#### Records to use

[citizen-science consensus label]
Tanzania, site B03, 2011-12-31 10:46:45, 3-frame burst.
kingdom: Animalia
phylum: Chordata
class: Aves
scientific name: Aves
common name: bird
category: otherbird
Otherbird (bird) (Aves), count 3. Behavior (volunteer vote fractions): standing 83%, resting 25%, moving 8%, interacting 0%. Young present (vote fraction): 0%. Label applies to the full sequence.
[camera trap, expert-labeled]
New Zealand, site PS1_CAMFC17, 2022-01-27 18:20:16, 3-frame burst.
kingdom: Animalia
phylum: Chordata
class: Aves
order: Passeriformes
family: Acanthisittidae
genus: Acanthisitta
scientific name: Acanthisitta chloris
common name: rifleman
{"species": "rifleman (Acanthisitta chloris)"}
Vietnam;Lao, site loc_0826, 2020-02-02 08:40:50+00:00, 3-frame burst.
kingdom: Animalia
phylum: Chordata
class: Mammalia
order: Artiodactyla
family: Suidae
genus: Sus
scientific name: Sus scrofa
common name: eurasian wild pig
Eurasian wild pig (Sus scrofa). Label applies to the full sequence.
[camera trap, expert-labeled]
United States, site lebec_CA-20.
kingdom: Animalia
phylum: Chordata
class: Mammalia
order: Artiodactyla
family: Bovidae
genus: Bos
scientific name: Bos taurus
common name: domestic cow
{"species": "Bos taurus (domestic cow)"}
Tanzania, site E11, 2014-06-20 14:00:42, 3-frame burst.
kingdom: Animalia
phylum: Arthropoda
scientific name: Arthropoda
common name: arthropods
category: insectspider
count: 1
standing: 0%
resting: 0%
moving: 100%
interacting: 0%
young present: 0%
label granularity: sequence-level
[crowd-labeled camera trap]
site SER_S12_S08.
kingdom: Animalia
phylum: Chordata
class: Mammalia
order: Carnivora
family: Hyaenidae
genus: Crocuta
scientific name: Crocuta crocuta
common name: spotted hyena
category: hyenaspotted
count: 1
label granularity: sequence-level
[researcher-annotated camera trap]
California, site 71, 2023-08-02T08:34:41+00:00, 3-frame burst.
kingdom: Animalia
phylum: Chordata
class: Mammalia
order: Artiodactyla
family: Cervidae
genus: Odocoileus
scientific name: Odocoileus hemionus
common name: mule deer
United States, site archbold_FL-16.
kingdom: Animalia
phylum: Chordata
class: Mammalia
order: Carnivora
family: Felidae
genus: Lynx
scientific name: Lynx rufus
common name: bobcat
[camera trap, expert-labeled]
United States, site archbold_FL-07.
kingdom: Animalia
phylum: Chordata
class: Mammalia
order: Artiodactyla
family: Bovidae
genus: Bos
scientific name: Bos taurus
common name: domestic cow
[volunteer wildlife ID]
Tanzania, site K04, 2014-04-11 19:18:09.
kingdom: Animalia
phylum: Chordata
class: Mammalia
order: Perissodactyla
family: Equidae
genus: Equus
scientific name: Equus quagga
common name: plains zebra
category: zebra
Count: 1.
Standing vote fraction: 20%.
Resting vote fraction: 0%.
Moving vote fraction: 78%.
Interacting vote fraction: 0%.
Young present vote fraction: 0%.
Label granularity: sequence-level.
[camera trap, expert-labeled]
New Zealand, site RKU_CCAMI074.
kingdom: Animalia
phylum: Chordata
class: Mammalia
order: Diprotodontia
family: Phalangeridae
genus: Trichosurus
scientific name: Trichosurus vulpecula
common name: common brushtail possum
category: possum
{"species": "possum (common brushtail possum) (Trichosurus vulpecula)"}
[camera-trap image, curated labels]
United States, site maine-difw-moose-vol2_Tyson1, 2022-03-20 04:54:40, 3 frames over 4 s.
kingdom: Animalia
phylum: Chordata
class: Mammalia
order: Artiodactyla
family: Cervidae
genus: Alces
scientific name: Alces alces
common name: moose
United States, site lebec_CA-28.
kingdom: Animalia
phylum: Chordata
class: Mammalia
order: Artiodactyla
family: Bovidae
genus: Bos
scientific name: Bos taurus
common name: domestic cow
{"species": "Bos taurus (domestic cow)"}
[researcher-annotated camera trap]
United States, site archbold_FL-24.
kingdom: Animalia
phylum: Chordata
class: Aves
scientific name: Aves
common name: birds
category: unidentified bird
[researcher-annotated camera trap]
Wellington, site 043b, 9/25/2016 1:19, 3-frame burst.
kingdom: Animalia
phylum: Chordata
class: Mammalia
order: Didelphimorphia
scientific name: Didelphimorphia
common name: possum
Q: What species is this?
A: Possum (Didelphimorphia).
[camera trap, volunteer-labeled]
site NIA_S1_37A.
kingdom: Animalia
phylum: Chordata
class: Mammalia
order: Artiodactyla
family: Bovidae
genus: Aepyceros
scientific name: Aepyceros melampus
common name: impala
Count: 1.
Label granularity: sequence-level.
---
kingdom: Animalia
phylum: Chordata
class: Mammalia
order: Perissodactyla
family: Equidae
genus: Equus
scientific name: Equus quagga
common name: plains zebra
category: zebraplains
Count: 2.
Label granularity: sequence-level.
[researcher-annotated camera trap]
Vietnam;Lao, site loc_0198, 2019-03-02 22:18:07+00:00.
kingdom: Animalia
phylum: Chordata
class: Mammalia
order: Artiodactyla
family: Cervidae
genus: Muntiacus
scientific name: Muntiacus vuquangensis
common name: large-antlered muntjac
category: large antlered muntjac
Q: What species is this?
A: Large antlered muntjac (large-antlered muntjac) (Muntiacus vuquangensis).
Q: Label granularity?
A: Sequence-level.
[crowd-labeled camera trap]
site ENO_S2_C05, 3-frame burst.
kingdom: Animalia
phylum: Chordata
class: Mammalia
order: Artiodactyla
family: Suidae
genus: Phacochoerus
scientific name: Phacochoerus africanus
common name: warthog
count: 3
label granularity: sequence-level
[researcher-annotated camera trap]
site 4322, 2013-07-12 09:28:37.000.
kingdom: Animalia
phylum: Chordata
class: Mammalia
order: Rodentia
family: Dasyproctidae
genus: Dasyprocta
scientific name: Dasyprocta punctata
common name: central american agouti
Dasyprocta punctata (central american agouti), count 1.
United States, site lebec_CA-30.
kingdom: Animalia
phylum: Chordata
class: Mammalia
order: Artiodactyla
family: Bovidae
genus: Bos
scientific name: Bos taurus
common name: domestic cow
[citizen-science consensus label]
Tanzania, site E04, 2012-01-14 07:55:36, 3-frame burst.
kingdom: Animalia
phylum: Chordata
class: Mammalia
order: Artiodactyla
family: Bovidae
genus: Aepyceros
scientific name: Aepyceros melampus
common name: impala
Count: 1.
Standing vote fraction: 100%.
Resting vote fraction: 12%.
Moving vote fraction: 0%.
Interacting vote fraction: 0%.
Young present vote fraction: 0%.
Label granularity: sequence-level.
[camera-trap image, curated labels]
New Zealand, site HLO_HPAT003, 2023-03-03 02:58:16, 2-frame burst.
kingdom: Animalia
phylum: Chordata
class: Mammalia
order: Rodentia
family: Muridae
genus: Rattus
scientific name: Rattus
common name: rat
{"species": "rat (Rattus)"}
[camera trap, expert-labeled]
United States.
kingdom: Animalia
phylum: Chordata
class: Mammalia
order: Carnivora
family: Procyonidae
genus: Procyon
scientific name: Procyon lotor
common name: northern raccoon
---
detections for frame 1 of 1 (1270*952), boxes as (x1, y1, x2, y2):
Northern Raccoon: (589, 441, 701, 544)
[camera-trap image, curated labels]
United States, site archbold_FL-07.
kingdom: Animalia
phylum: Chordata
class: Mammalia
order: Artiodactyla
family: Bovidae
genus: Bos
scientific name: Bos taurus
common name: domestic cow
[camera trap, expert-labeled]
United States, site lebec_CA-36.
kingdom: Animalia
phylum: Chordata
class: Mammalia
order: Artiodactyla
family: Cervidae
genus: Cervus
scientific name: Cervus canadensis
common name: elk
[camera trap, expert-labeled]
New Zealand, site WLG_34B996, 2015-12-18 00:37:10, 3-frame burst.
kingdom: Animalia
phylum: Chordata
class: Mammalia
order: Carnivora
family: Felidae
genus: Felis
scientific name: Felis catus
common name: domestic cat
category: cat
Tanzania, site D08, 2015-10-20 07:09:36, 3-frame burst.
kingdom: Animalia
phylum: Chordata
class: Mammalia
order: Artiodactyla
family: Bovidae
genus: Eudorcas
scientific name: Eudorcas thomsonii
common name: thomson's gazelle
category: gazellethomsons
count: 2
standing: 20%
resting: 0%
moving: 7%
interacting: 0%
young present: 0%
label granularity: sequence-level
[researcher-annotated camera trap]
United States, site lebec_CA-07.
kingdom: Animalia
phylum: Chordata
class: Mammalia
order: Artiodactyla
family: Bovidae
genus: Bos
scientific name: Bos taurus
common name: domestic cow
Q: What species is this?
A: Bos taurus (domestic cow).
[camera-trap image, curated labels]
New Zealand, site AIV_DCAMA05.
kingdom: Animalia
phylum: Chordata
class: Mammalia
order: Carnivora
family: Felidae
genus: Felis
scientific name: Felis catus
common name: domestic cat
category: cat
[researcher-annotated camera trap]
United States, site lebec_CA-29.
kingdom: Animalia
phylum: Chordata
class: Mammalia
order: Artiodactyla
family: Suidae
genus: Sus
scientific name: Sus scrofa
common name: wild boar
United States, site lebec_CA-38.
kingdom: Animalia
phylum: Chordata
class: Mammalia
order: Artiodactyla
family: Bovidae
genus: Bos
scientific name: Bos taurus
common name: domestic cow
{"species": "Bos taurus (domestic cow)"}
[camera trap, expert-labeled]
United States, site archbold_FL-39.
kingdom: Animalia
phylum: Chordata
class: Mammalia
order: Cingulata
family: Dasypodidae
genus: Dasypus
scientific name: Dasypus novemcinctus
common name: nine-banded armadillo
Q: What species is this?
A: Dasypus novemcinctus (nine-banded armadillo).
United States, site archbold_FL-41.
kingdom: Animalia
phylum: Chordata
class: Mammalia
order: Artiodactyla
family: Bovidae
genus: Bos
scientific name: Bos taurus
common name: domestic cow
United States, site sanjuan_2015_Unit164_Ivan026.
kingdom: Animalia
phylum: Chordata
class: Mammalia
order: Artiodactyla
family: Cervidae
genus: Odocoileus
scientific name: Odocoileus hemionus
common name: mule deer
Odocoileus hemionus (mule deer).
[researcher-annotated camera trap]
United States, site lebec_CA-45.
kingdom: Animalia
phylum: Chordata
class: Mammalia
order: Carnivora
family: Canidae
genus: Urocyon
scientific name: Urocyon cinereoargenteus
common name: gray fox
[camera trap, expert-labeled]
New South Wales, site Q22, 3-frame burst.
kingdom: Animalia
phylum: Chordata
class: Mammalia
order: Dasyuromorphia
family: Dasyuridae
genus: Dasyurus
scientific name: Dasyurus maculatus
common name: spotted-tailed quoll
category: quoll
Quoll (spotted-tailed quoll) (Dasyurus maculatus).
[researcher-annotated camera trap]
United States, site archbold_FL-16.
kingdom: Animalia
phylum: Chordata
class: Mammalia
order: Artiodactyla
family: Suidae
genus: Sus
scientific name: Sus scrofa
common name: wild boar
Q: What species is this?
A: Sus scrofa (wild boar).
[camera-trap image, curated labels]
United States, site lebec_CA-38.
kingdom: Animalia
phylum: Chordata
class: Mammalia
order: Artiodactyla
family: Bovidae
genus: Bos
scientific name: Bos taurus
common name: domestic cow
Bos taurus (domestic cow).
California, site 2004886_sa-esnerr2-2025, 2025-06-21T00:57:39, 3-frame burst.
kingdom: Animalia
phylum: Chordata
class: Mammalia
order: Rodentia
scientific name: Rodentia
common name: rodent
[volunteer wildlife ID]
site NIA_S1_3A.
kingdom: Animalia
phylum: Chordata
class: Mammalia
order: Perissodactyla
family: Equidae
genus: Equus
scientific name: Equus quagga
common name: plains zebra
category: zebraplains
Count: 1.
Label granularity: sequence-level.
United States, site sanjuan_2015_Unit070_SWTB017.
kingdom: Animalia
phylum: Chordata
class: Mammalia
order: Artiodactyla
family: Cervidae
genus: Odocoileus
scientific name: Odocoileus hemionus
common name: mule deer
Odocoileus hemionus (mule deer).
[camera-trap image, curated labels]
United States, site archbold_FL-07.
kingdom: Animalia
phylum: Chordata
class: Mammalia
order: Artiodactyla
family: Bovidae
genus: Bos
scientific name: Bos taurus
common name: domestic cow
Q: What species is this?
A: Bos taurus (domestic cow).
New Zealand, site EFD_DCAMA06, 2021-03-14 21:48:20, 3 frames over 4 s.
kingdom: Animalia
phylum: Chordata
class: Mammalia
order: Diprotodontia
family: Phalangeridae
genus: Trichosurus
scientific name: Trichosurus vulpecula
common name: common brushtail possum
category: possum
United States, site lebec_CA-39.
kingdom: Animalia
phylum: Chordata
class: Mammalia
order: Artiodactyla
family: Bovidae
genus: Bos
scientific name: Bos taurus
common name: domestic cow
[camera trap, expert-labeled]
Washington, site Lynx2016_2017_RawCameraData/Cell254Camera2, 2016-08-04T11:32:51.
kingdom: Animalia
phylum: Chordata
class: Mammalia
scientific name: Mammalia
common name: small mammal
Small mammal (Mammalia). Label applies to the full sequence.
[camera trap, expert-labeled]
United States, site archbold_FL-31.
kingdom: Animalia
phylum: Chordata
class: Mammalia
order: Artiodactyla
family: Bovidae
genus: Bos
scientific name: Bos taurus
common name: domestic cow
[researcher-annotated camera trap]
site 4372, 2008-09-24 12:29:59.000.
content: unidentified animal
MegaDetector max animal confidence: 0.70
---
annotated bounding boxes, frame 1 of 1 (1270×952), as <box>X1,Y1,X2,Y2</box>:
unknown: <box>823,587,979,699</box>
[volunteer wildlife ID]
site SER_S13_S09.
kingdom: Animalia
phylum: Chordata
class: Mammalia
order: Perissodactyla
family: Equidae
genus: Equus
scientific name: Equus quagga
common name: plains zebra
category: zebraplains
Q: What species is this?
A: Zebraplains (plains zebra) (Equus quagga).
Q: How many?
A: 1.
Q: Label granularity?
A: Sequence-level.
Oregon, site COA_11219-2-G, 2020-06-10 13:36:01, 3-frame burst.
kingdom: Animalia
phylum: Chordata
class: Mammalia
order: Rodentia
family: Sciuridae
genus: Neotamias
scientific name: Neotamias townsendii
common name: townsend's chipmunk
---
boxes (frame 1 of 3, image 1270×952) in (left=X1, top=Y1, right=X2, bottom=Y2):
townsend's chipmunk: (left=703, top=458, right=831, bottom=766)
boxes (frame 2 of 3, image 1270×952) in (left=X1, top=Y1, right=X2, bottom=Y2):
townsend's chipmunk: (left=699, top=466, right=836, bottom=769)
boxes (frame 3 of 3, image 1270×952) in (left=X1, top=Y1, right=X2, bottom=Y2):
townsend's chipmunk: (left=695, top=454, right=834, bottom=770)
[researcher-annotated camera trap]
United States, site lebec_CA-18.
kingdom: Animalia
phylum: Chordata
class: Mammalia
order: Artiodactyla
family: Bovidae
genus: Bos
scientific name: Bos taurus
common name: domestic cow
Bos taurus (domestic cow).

########

**Directions**
Please copy all lines of the listing in which the string "over" occurs.

**Answer to the problem**
United States, site maine-difw-moose-vol2_Tyson1, 2022-03-20 04:54:40, 3 frames over 4 s.
New Zealand, site EFD_DCAMA06, 2021-03-14 21:48:20, 3 frames over 4 s.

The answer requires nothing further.